Quinto successo in questo Giro d’Italia per la Quick Step Floors, la novità è che a firmarlo non è Elia Viviani in volata ma il suo giovane compagno Maximilian Schachmann grazie a una fuga da lontano. «Gli ultimi chilometri sono stati durissimi, sapevo di avere buone speranze di spuntarla in fuga, non ho voluto rischiare partendo troppo presto, così ho tenuto alto il ritmo e allungato solo negli ultimi metri. Dopo 18 giorni nessuno ha più grandi gambe, io sono felice di avere ancora un po’ di energie e di stare capendo che posso essere competitivo anche in una corsa a tappe di questo livello» commenta il 24enne tedesco, che a Prato Nevoso festeggia la sua prima vittoria in un grande giro.
Sembravi in totale controllo della gara, come è andata?
«Sapevamo che fosse il giorno giusto per la fuga, ma non eravamo sicuri al 100% perché il Giro è stato speciale finora, senza fughe. I primi del tentativo sono andati via molto presto. Devo ringraziare Morkov per il lavoro eccezionale che ha fatto per riportarmi davanti, siamo stati gli ultimi due a riagganciarci. Il resto della tappa è andato bene, sentivo ottime gambe, ho cercato di portare la vittoria a casa puntando a una sparata negli ultimi 2km. Pedalavo facile in salita e così ho fatto e ho vinto».
Un finale quasi da partita a scacchi, perché non hai risposto allo scatto di Cattaneo?

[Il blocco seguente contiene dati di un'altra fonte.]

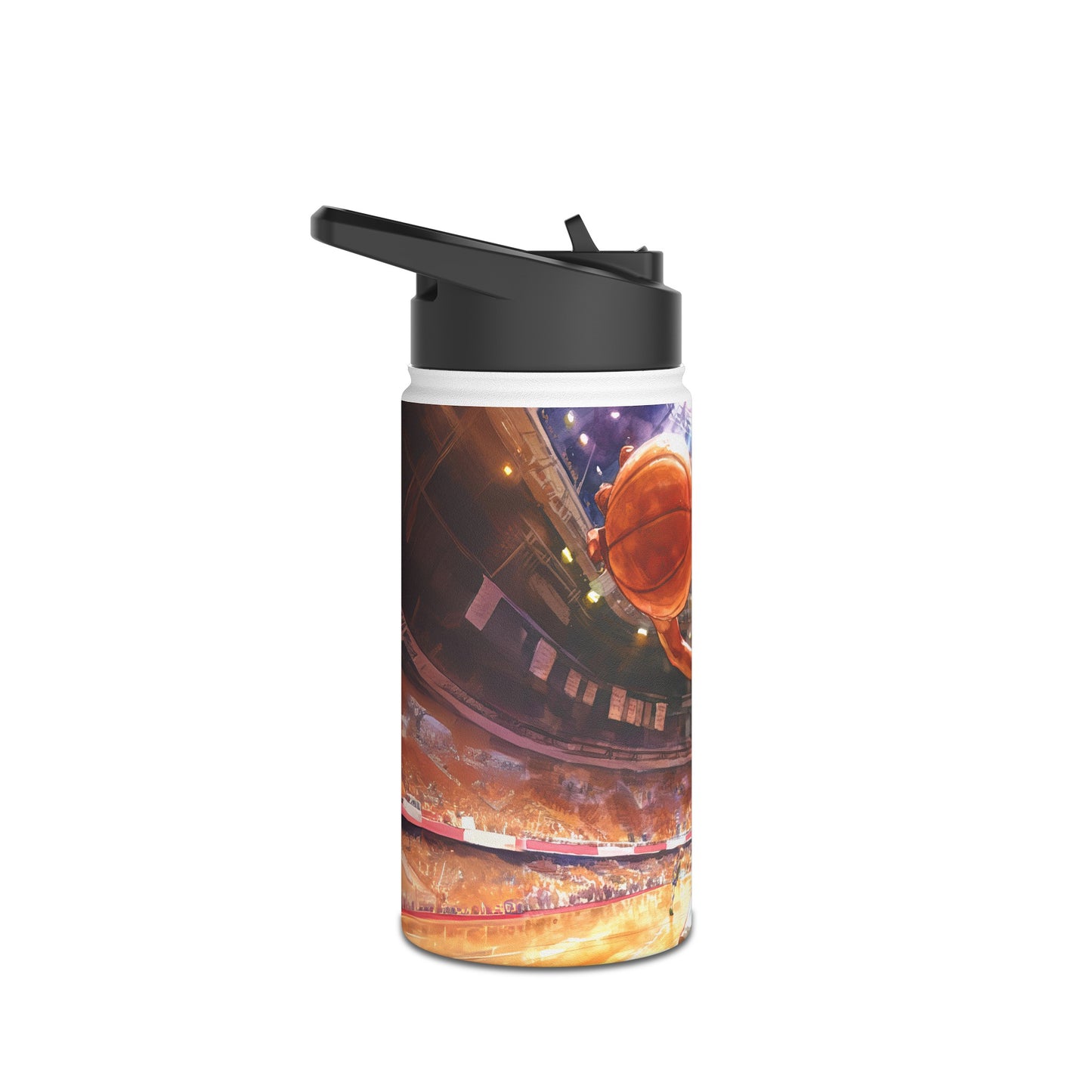 Basketball Player Stainless Steel Water Bottle, Standard Lid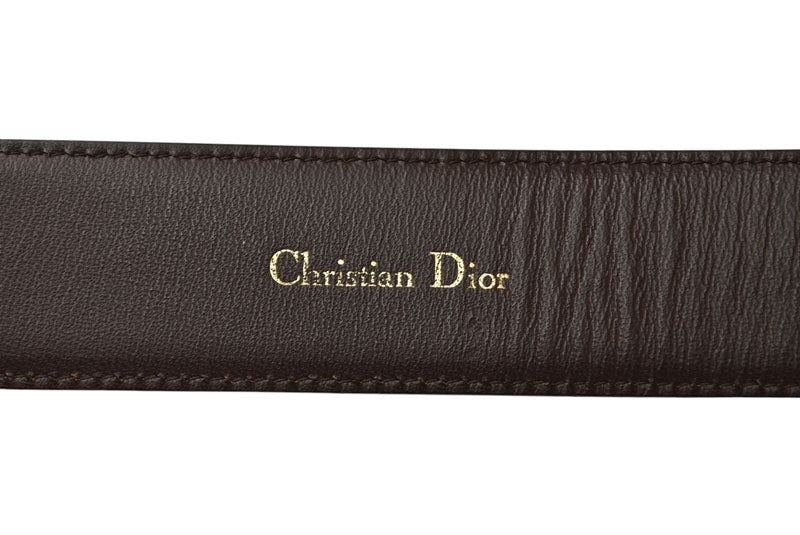 クリスチャンディオール Christian Dior ベルト リバーシブル フリーサイズ レザー ブラウン メンズ【中古】
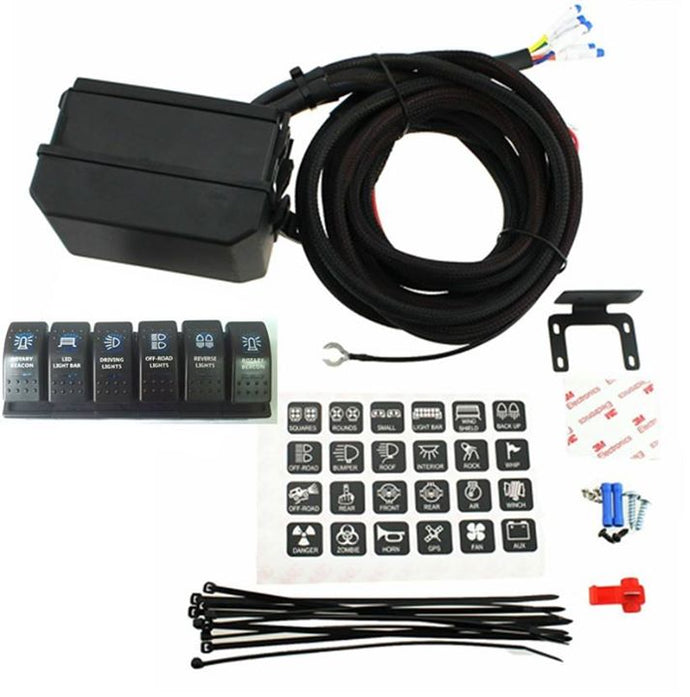 Infinite Offroad Power Control Module - 6 Rocker Switch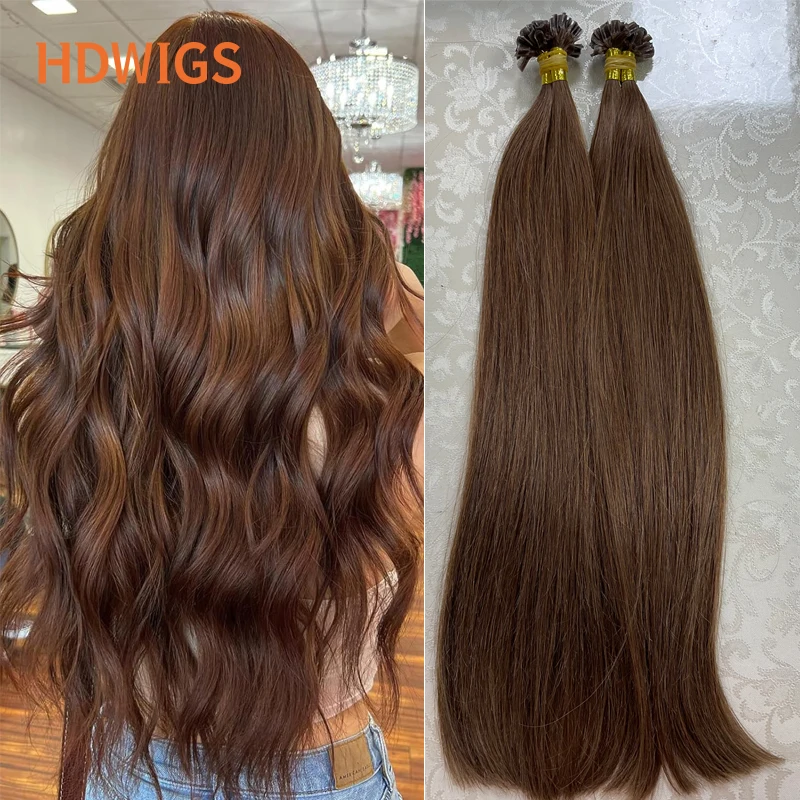 مستقيم مسمار UTip الشعر التمديد الشعر البشري 100% البرازيلي ريمي الشعر البشري 50 قطعة Utip وصلات شعر الإنسان الانصهار الشعر كبسولة #1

«Circa a 2km dal traguardo ho guardato indietro e ho visto che Plaza stava rientrando e lui è uno pericoloso, di grande esperienza. Non sono andato nel panico quando ha attaccato Cattaneo perché era ancora lontano il traguardo e in ogni momento sentivo la corsa sotto controllo in salita. Infatti sono rientrato e ho vinto».
E come hai battuto Plaza?
«So bene che quando attacchi e poi vieni ripreso e ti stacchi, anche se poi riesci a rientrare è molto difficile che tu possa fare un buono sprint perché le gambe sono molto stanche. Mi sentivo abbastanza rilassato e in controllo e così ho fatto una progressione dai meno 500 metri e ero ottimista che non mi sarebbero stati dietro. E così è stato».
Raccontaci qualcosa di te
«Arrivo da Berlino. Ho studiato fino alla Maturità e dopo aver finito bene mi sono concentrato sul ciclismo e mi sono detto che se non fossi diventato professionista dopo l’under 23 non avrei perseverato e sarei tornato a studiare, all’Università. Ma i risultati stanno arrivando e sono contento della mia decisione. Una delle mie passioni è la pesca, ma non ho molto tempo da dedicarci».
L’anno scorso hai subito un brutto incidente al Polonia
«Sì, davvero una brutta caduta. Ho rotto in 12 parti il tallone ed è stato ricostruito ad Amburgo da bravissimi medici, niente era al proprio posto, ma sono riusciti a rimettermi in sesto. Mi hanno detto che soltanto una parte non sarebbe tornata come prima. Appena ho potuto ho infilato la scarpetta e ho provato lo spinning a casa. Ho iniziato con 20 minuti e non è andato male così ho proseguito la riabilitazione presentandomi al ritorno in squadra a dicembre con una buona condizione. Devo ringraziare soprattutto la mia ragazza Josephine, che sta con me da ben nove anni e mezzo e ne ha sopportate tante, sono via spesso ma mi è sempre stata vicino e mi ha supportato tanto durante la riabilitazione. Senza di lei non sarei qui».
E qui al Giro?
«Tornato in squadra ho avuto un buon anno e mi hanno dato un po’ di libertà qui al Giro e questa fiducia mi ha aiutato a ottenere questo importante risultato».
Ti sta piacendo questo Giro, potresti diventare un grande campione.
«Spero di si, ma non si sa. Bella esperienza, mi sento già abbastanza vicino a tanti corridori di punta e questa sensazione mi ha dato tanta sicurezza. Penso che questo sia il momento della mia carriera dove mi posso divertire».